Une commission conjointe armée-justice, chargée par Damas d'enquêter, doit publier ses conclusions mercredi.
La Russie, alliée de Damas, avait estimé que régime et rebelles étaient impliqués dans le massacre, arguant de la présence de blessures à bout portant en plus des tirs d'artillerie.
Moscou, sous une pression croissante pour lâcher Damas, a pris ses distances, tout en accusant certains pays d'alimenter les violences en visant avant tout un changement de régime à Damas.
L'armée syrienne "épuisée"
Le ministre français des Affaires étrangères Laurent Fabius a réaffirmé au quotidien Le Monde que M. Assad "doit quitter le pouvoir", excluant toutefois dans l'immédiat toute livraison d'armes à l'opposition.

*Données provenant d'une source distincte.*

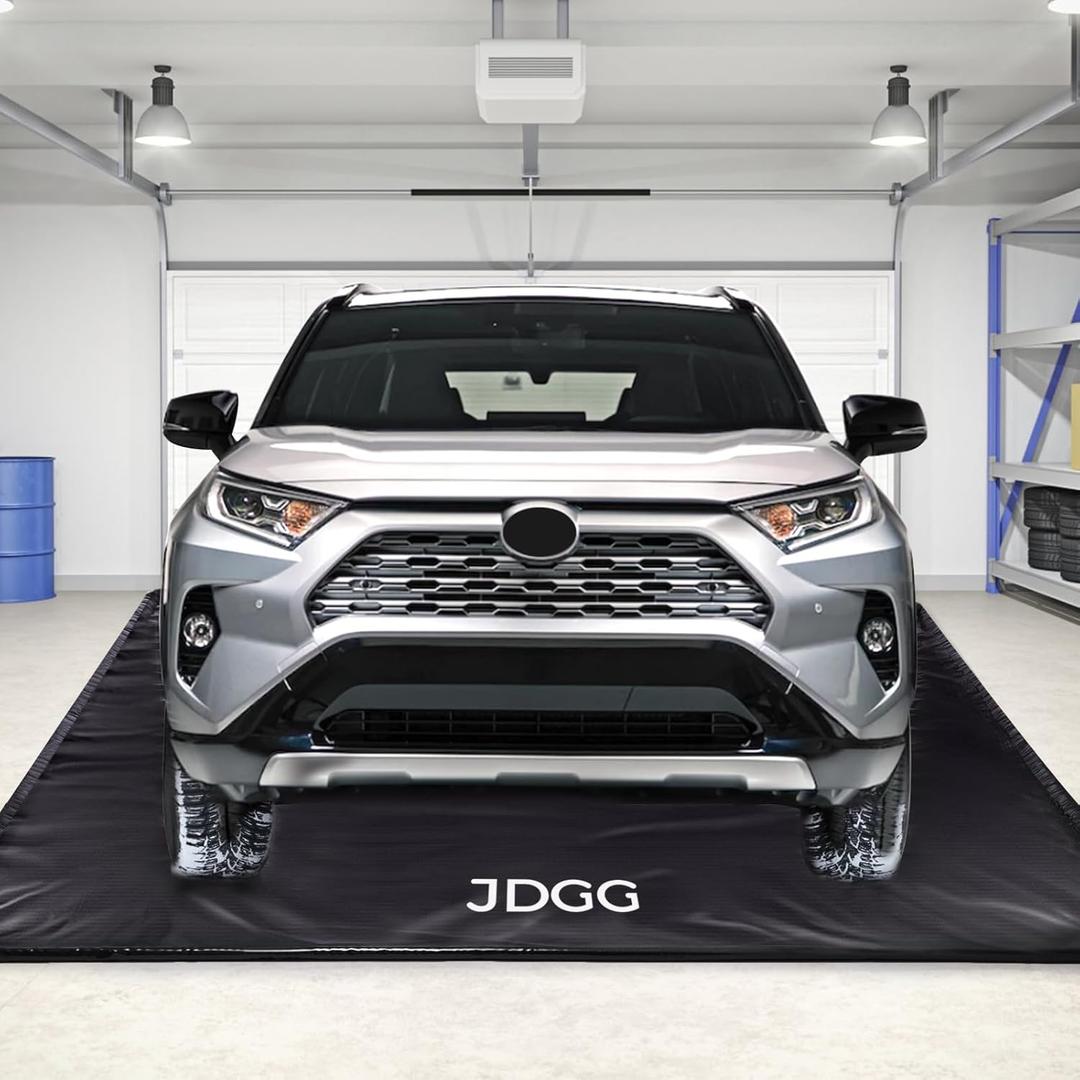 Waterproof Garage Floor Mat for Under Car, 7'9"x18' Heavy Duty Containment Mat with Free Floor Squeegee, Protects Garage Floor from Snow, Slush, Water, Mud and Oil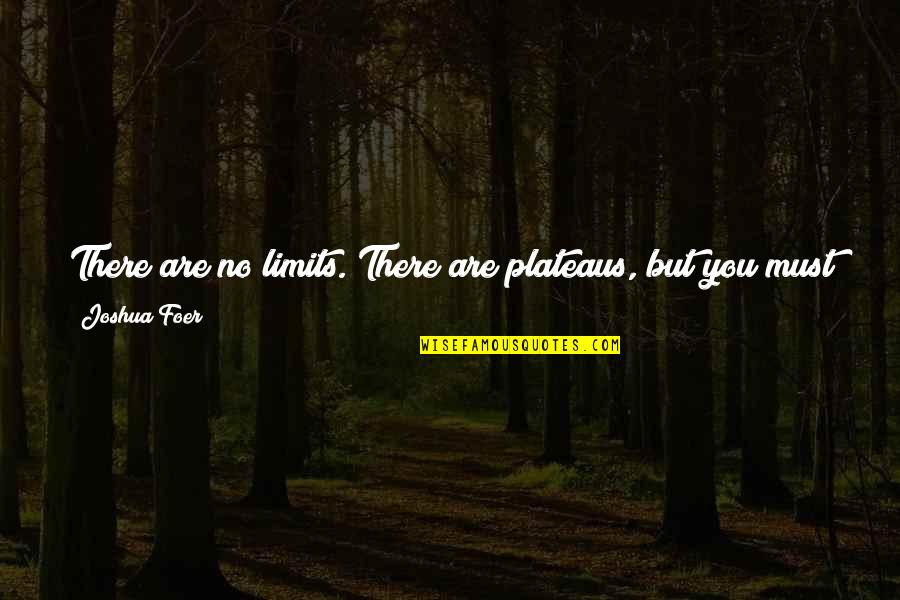 Triplets Baby Quotes By Joshua Foer: There are no limits. There are plateaus, but Triplets Baby Quotes By Joshua Foer: There are no limits. There are plateaus, but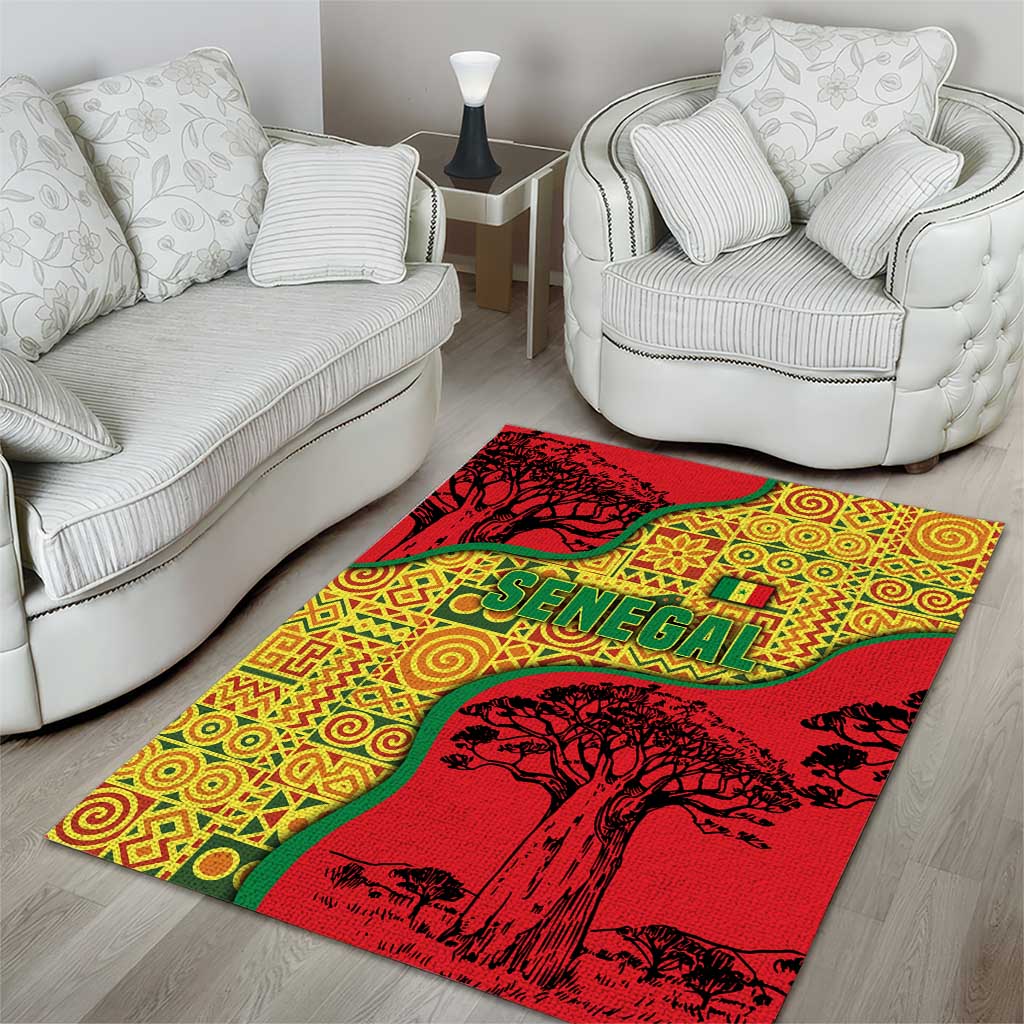 Senegal Area Rug with Baobab Tree and African Tribal Pattern Design - Wonder Print Shop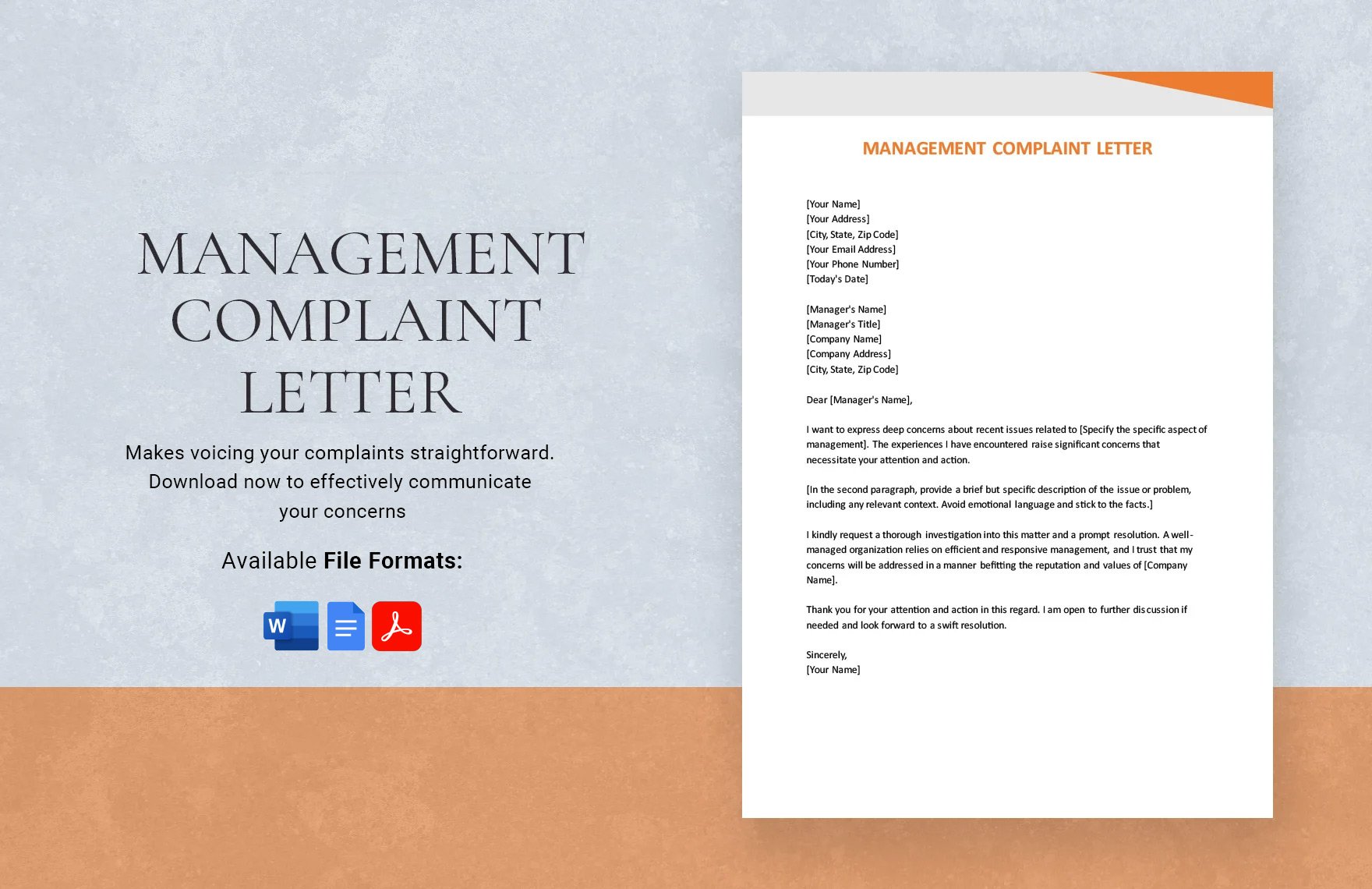 Management Complaint Letter in Word, Google Docs, PDF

Le CNS avait réclamé lundi des "moyens efficaces d'autodéfense" pour faire face à la répression.
Sur le terrain, répression et combats reprenaient de plus belle, notamment dans les provinces de Homs (centre), Idleb (nord-ouest), Hama (centre), Alep (nord) et Raqa (nord-est), selon l'OSDH.
"L'armée syrienne est épuisée car elle a subi beaucoup de pertes ces derniers jours en raison de la recrudescence des combats, que ce soit à Rastane ou ailleurs", a estimé le président de l'OSDH, Rami Abdel Rahmane, en référence à la ville rebelle qui oppose une farouche résistance à l'armée.
En 14 mois, les violences ont fait plus de 13.000 morts, dont plus de 1.800 depuis le début de la trêve, selon l'OSDH.